Many sources claim that when the base-emitter voltage becomes smaller than approximately 0.6V-0.7V, the bipolar junction transistor goes in the cutoff region and there is zero base and collector current.

Of course this is not completely true, since there will be some (exponentially decreasing) current for lower values of Vbe, and this exhibits the characteristics of diodes operated at low voltage (with an exponential I-V characteristic).

Does the Ebers-Moll model accurately predict the behavior of the BJT in cases where Vbe is so small that the base current becomes on the order of pA (10e-12 A)? In general there is a current gain parameter called beta ~ 5 - 100 which relates the collector current to the base current, but does this beta decrease if the base current becomes extremely small?

I am asking this because I have a particular application where I need extremely low currents, and I am not sure if the simulator (Cadence Spectre with foundry-provided npn models) is reliable in this unusual region of operation. I know that it uses the Gummel-Poon integral charge model, but this should be close to the Ebers-Moll model at low currents, I expect.

  • \$\begingroup\$ Tob, are you working with a foundry? Because they don't usually give out their models easily, unless you are working with them. If so, their models tend to work well even on the low currents you mention. But ask, of course. (Likely VBIC or Philips MEXTRAM models. Or, in some specialized cases, HICUM.) Also, regarding Ebers-Moll, you could look over what I wrote here about low currents and the problems modeling them. \$\endgroup\$ – jonk Sep 17 '18 at 23:00
  • \$\begingroup\$ Finally, be aware of shot noise issues. Anytime a current crosses a PN junction, it's "randomized" (poisson) and leads to noise. For example, suppose you have a base current of \$10\:\text{pA}\$. Then you can expect \$2\:\frac{\text{fA}}{\sqrt{\text{Hz}}}\$ on that score alone. At a bandwidth of, say, \$1\:\text{kHz}\$ this would imply getting very near 1% of your base current as noise due only to this effect. If these low currents result from a diode detector, you can also expect another quantum effect from the light itself: a kind of "flocking," since bosons can be in the same quantum state. \$\endgroup\$ – jonk Sep 17 '18 at 23:09
  • \$\begingroup\$ I work (indirectly, through the university) with a foundry (signed an NDA), and I am using the models provided with the design kit from the foundry, but I believe from reading the Spectre simulator documentation that the bjt model used is "integral charge Gummel-Poon model". The foundry just provides specific parameters to a bjt instance in their custom .scs model file. \$\endgroup\$ – Tob Ernack Sep 19 '18 at 13:41
  • \$\begingroup\$ You should probably ask your foundry, then. They know what they gave you. Gummel & Poon's seminal 1970 paper is titled, "An integral charge control model of bipolar transistors." Spice uses an improved GP model, so I'm not even sure if your simulator is up to date in that respect, from what you write. Note also that, for example, LTSpice includes a VBIC and MEXTRAM models, as well. I know that the Spice GP model includes low current effects. I just don't know how good those models are, since I've not attempted validating modeled collector currents under a nanoamp in a practical circuit. \$\endgroup\$ – jonk Sep 19 '18 at 16:46

I understand your issue. Personally I would not expect either model (Ebers-Moll nor Gummel-Poon) to produce accurate results with such low currents. The models are neither designed nor verified for that region of operation.

--- Information shown ---
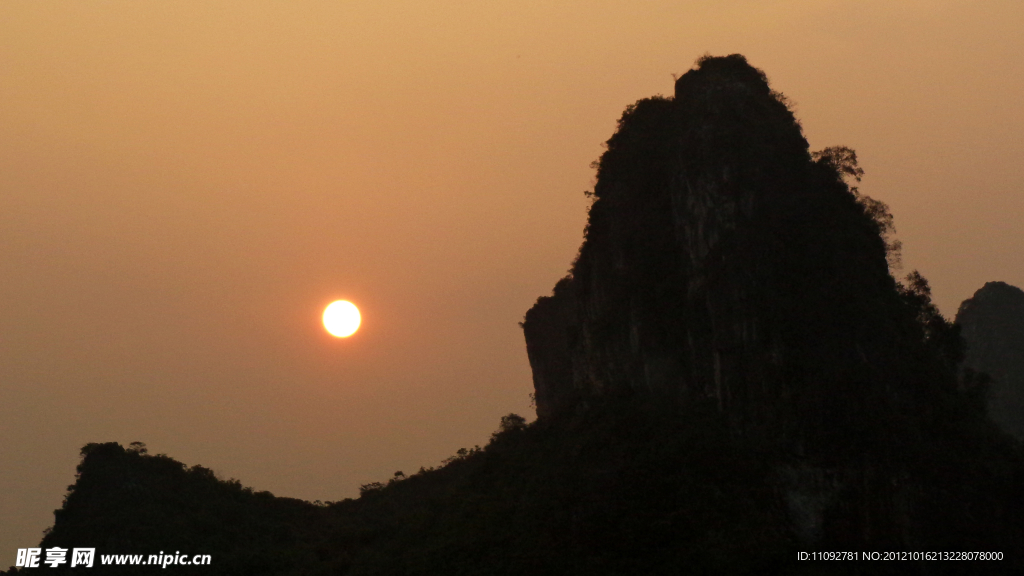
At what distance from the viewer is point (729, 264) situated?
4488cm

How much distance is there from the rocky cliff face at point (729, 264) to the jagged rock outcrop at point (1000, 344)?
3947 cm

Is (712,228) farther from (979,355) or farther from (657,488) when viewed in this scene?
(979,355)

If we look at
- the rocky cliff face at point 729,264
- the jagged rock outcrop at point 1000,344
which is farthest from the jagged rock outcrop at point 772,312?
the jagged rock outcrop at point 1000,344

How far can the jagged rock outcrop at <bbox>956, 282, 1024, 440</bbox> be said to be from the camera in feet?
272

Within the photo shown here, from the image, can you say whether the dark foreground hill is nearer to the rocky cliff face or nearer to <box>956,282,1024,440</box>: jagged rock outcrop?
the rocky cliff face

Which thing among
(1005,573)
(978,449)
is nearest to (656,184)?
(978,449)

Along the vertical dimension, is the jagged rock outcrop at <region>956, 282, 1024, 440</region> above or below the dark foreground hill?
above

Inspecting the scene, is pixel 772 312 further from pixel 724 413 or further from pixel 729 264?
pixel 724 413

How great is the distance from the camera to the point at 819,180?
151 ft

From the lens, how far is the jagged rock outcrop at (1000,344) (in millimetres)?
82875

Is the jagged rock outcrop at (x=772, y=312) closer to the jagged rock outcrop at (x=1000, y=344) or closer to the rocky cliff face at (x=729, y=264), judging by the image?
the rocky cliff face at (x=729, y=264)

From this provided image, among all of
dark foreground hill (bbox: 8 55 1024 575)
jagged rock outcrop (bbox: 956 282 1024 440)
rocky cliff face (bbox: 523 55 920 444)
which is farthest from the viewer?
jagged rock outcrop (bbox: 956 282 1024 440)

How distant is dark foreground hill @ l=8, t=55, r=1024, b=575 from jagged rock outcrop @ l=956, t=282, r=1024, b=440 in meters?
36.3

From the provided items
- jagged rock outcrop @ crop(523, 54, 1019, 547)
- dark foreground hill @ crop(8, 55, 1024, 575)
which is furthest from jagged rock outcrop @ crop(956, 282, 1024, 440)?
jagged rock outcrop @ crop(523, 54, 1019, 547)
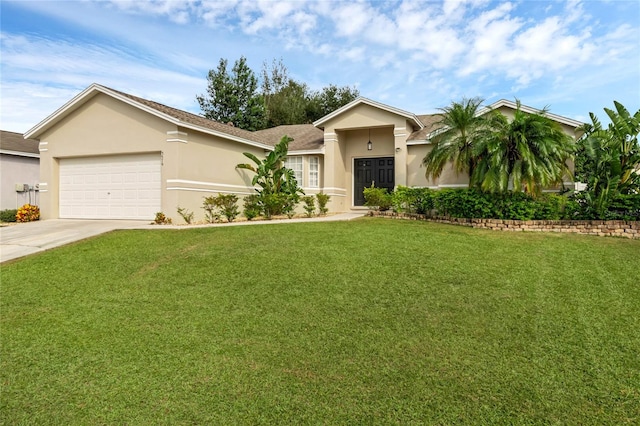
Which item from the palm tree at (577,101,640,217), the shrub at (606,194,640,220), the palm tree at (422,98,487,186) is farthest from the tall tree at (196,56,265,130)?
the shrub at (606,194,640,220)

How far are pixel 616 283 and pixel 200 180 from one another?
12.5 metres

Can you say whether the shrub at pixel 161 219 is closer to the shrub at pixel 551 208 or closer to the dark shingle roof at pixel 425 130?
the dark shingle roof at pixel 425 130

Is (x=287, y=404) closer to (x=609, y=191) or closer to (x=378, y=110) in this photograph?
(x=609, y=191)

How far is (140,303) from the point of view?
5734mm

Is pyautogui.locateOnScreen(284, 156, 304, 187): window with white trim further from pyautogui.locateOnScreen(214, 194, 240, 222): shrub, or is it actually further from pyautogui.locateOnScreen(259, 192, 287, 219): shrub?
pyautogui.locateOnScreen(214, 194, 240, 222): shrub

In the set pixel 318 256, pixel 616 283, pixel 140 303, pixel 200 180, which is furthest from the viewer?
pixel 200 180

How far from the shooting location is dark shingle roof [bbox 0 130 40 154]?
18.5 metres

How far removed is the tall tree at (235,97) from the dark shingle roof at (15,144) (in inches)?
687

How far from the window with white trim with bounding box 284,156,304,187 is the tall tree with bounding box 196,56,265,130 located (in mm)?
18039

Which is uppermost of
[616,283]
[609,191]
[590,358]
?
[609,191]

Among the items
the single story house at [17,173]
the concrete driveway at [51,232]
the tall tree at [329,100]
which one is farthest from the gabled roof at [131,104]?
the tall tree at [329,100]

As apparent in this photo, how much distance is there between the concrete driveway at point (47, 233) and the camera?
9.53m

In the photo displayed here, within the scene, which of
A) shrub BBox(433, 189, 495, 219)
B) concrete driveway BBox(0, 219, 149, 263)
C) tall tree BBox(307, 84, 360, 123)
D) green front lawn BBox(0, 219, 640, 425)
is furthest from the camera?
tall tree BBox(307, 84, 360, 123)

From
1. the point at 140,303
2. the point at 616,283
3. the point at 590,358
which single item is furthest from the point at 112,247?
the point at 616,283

--- Tasks ---
• 1. Answer these from the transistor thread:
(a) Which simulator is the person asking the question using?
(b) What is the title of Gummel and Poon's 1970 paper?
(c) For a base current of 10 pA, how much shot noise does jonk say to expect?
• 2. Carry on the transistor thread from its last sentence.
The listing has nothing to do with this work.

--- Outputs ---
• 1.
(a) Cadence Spectre, with npn models supplied by the foundry.
(b) "An integral charge control model of bipolar transistors."
(c) 2 fA/√Hz.

• 2.
Also I think that leakage and temperature related issues (and we all know that leakage and temperature have strong relations) will influence the currents dramatically. Often these effects are poorly modeled.

And even if the models could support accurate modeling at such low currents then the question remains if the model parameters are in any way reliable. If the transistor's manufacturer (foundry) did not measure and extract those parameters at such low currents then no one can say anything about reliability of the models.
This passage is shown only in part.